▶ **WORK TO BE COMPLETED**
Below are the records. State how many of their lines hold the word "Equus", and add nothing else.

(Saved entries)

——

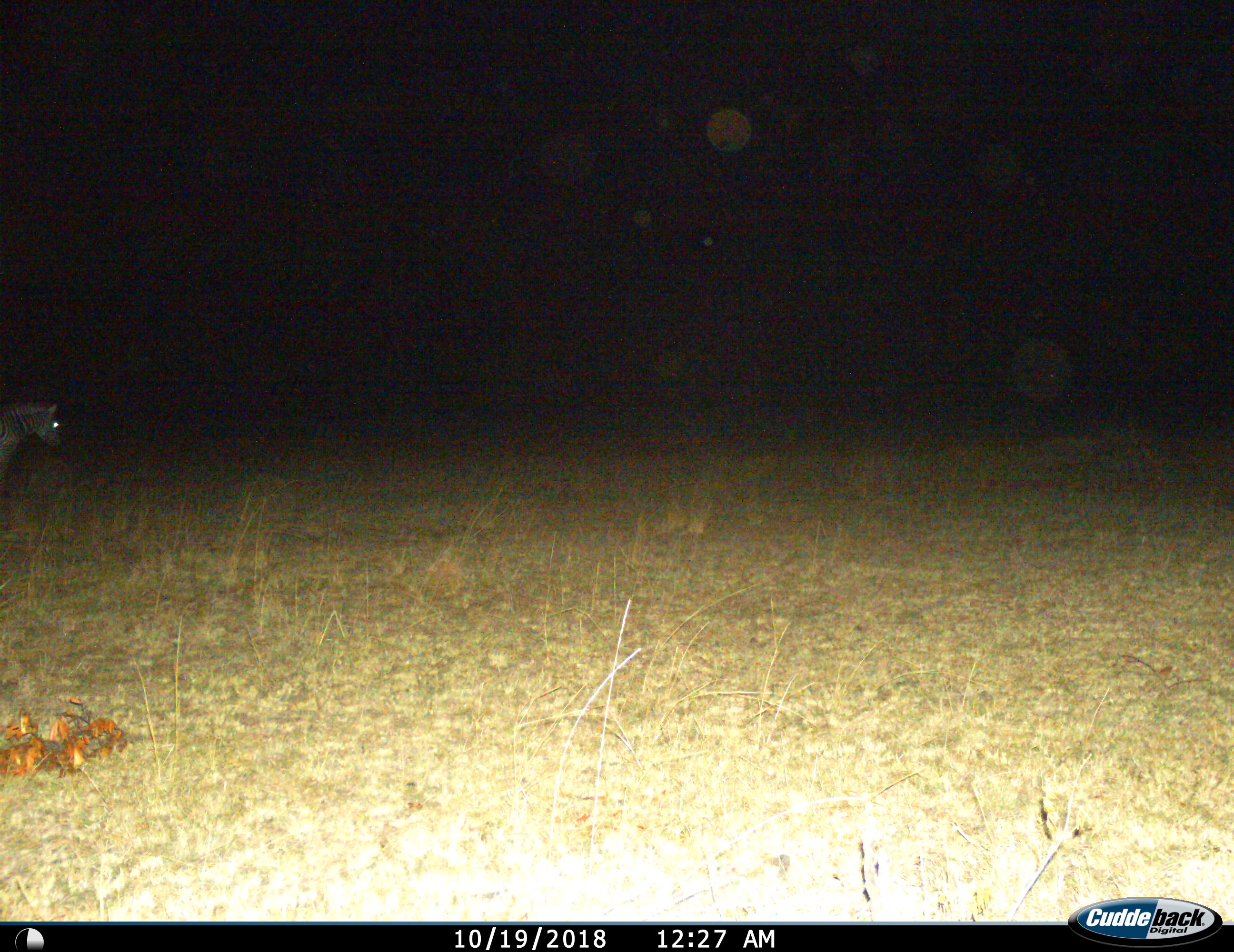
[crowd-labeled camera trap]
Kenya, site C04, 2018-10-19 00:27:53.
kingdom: Animalia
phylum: Chordata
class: Mammalia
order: Perissodactyla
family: Equidae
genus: Equus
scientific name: Equus quagga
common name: plains zebra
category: zebra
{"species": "zebra (plains zebra) (Equus quagga)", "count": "1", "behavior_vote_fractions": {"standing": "60%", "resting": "0%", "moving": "50%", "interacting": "0%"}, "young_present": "0%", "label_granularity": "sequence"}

——

▶ **RESULT OF THE EXERCISE**
3